Stephen Layton/
Britten Sinfonia
Polyphony
HYPERION/CDA67449先日ご紹介した「テンプルのヴェール」では、会場となったテンプル・チャーチで音楽監督を務めるスティーヴン・レイトンが、あのタヴナーの途方もない作品の音楽面での責任を一手に引き受けて八面六臂の活躍をしていたのは、まだ記憶に新しいところです。揚げ物までは手が回らなかったようでしたが(それは「
テンプラ・チャーチ」)。このレイトンという合唱指揮者は、ひところのトヌ・カリユステのように、現在の合唱界に於いては最も忙しい指揮者の一人なのではないでしょうか。そのテンプル・チャーチでの演奏にも参加していた「ホルスト・シンガーズ」だけではなく、「オランダ室内合唱団」や、「デンマーク国立合唱団」といった実力も実績も飛び抜けている名門団体で首席指揮者などのポストを努めているのですから。そこにさらに、本命として、彼自身が創設した「ポリフォニー」が加わります。ちょっと頭の薄いおどけた容貌とは完璧に相容れない、透明で精緻な高水準の音楽を、その全ての団体から引き出しているレイトン、彼によって活性化された合唱シーンからは、ひとときも目を離すことは出来ません。
その「ポリフォニー」を率いてのアルバムは、
1943年生まれのアメリカの作曲家、モートン・ローリドセン(「ラウリドセン」という表記もあります)の作品集です。この作曲家の名前は、かつて前任者が紹介してくれた
クリスマスアルバムの中の「
O magnum mysterium」の作者として、記憶の片隅にはあったものですが、このようなフルアルバムを聴くのは初めて、写真で実際の髭もじゃの顔を見たのも初めてです。
タイトルの「
Lux aeterna」という、切れ目なく演奏される5つの部分からなる作品は、テキストの構成といい、母親が亡くなったことが作曲の動機になっていることといい、実質的には「レクイエム」と変わらないものです。室内オーケストラの伴奏が入った
30分ほどの、何となくフォーレあたりと似通ったテイストを持つ曲ではありますが、最後の最後に「
Alleluia」などという歌詞を入れて明るく終わるというあたりが、やはりアメリカ人の感性なのでしょうか。3曲目の「
O nata lux」というテキストの、無伴奏で歌われる部分が魅力的です。というより、元のスコアのせいなのか、ここでの演奏者のせいなのかは分かりませんが、オーケストラのパートがなぜか生彩を欠いていて、せっかくの合唱の足を引っ張っているように感じられてしまうのです。オーボエソロのセンスのないこと。

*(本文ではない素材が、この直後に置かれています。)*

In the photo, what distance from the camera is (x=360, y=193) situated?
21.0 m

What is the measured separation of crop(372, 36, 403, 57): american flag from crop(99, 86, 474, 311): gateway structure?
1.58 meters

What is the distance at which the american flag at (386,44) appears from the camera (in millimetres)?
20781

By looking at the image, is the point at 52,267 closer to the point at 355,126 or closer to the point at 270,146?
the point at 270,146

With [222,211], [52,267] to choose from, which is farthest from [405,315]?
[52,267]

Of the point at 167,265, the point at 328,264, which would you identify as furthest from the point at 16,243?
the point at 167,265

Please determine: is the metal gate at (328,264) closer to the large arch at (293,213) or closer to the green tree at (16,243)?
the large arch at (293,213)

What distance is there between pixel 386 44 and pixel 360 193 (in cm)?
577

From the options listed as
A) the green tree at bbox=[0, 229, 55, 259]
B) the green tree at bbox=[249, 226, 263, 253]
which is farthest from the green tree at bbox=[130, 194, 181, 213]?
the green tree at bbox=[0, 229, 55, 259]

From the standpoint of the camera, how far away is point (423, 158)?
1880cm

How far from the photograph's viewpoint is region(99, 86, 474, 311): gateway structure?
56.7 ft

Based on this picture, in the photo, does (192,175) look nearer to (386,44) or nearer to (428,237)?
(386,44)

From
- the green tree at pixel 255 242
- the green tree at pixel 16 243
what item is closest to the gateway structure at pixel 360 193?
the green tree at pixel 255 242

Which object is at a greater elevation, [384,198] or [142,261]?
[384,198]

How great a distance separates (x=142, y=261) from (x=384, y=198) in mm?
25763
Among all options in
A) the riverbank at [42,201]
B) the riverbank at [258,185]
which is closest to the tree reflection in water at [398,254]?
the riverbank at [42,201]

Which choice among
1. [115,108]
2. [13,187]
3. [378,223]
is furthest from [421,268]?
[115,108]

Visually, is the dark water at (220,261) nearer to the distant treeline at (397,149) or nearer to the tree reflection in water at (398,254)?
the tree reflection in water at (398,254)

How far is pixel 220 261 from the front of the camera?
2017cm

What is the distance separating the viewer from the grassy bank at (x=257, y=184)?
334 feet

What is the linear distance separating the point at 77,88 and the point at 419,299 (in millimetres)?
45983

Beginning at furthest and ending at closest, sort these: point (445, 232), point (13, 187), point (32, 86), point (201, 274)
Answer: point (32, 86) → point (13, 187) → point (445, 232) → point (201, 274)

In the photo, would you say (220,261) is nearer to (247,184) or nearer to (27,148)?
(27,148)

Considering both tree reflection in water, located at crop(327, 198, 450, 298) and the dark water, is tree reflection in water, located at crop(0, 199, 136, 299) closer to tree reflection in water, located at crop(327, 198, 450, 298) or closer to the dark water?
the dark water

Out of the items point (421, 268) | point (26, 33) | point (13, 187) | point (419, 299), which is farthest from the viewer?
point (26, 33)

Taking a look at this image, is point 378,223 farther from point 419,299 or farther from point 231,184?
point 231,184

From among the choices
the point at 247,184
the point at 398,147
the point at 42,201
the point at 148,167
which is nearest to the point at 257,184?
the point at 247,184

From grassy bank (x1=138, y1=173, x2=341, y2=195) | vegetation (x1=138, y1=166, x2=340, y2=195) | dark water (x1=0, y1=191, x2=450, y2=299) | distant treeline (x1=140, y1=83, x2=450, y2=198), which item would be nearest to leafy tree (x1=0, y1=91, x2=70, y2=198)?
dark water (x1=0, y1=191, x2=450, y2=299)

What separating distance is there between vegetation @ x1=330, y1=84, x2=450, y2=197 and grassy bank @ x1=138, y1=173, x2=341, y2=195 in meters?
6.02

ですから、本当に楽しめるのは、そのあとに入っている無伴奏の曲。「6つのマドリガル」という、イタリア・ルネッサンスの詩に曲を付けたものは、あえてルネッサンスの模倣の道を取らない印象派風の響きが素敵です。そして、最もこの合唱団の「すごさ」が分かるのが、最後に演奏されている3つのラテン語によるモテットです。「
Ave Maria」、「
Ubi caritas et amor」、そして、最初に述べた「
O magnum mysterium」、いずれの曲でも、各パートがそれぞれにとんでもないメッセージを発信しているのに、それと同時に全体の響きが完璧に均質化されているという、理想的な合唱の姿を見ることが出来ます。そして曲の最後、ドミナント→トニカという解決のなんと美しいことでしょう。思い入れたっぷりに伸ばされたドミナントに続く、「音」と言うよりは「気配」と呼ぶにふさわしい、ほとんど静寂に近い極上のピアニシモのトニカ、「感動」とは、こういうものを聴いたときに用意されている言葉に他なりません。